Ma le percentuali, in questo caso, servono a poco se non le si incrocia con l’area specifica. E’ convinzione generale e condivisa da tutti i contendenti che le roccaforti del Pd siano le città, ovviamente con Bologna, Reggio e Modena in testa, mentre la Lega avanzi incontrastata in provincia e nelle campagne. L’aumento dell’affluenza solo nei grandi centri urbani farebbe tirare un primo e ancora incerto sospiro di sollievo al Nazareno già nel corso della giornata. Un afflusso massiccio in provincia sprofonderebbe i leader del Pd nella depressione anzitempo. La battuta che corre è esaustiva: “Speriamo che nevichi in collina”.
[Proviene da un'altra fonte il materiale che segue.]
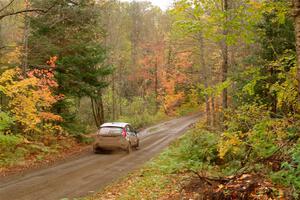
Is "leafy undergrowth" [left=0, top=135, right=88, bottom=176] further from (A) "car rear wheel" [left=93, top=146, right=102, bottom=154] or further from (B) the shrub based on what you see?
(B) the shrub

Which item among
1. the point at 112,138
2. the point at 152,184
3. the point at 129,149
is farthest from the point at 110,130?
the point at 152,184

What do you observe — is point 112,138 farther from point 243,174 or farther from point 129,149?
point 243,174

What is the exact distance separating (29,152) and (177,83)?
1523 inches

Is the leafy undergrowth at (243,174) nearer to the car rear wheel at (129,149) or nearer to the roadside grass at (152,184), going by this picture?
the roadside grass at (152,184)

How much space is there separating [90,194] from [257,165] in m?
5.49

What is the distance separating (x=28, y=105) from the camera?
16.4 m

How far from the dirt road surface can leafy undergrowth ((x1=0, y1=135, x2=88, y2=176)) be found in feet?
3.71

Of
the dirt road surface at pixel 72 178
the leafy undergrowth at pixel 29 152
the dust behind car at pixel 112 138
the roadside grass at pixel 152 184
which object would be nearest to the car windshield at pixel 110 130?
the dust behind car at pixel 112 138

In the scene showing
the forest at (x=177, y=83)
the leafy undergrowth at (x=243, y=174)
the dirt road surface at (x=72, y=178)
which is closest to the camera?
the leafy undergrowth at (x=243, y=174)

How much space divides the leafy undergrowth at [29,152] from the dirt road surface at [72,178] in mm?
1131

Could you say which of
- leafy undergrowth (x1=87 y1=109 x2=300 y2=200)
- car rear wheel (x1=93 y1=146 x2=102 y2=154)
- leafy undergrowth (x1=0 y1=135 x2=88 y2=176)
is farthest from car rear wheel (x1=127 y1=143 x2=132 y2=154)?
leafy undergrowth (x1=87 y1=109 x2=300 y2=200)

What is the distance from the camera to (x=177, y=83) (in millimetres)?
54375

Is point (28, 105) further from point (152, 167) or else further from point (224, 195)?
point (224, 195)

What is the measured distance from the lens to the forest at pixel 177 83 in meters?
8.26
Solo al momento dello spoglio, invece, si scoprirà se la seconda carta si cui conta Bonaccini, il voto disgiunto, ha funzionato o no. Non si intende il voto di sinistra, che è dato per certo ma conta poco, ma quello del M5S e persino del centrodestra. Nel Movimento parecchi capibastone si sono spesi nell’ultima settimana per il voto disgiunto. In teoria, senza alcuna speranza di vedere il loro candidato eletto, il cosiddetto split dovrebbe essere più o meno automatico. Ma gli elettori 5S sono cresciuti sull’opposizione al potere del Pd e dunque il loro comportamento è un’incognita. Meno prevedibile la tentazione forzista di disgiungere il voto. Che ci sia è certo, quanto sia diffusa lo è molto di meno. La grande paura, per il Pd, terrà banco tutto il giorno. Almeno questo è certo.